(Stored data entries)
-*-

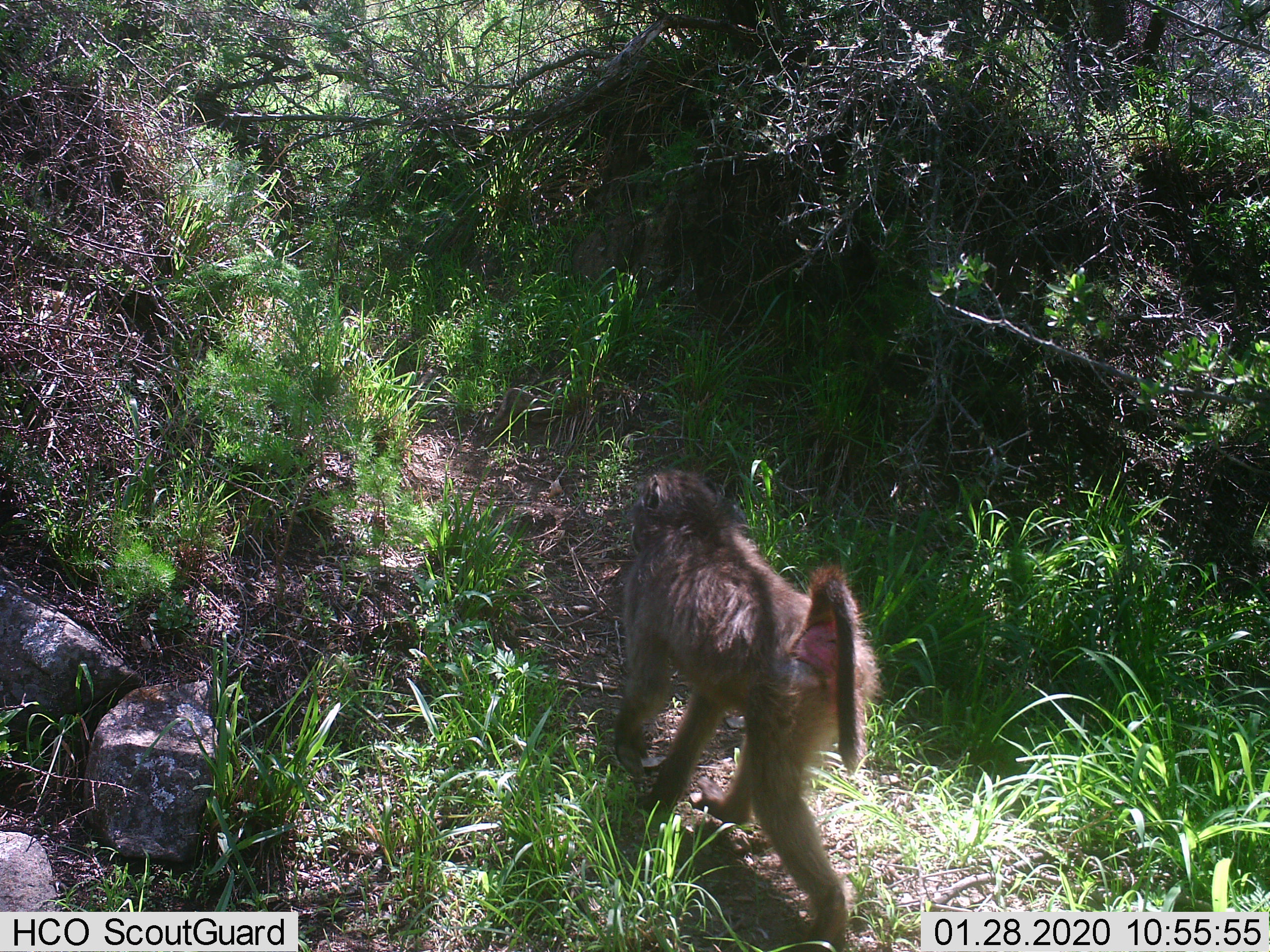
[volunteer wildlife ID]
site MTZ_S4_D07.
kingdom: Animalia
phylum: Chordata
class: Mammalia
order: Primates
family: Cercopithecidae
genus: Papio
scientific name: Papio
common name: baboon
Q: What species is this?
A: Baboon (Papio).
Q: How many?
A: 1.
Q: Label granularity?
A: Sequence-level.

-*-

■ What to work on:
Beginning with the line that holds "Q: What species is this?", please give again each line exactly until the records end, and include that final line.

■ Reply:
Q: What species is this?
A: Baboon (Papio).
Q: How many?
A: 1.
Q: Label granularity?
A: Sequence-level.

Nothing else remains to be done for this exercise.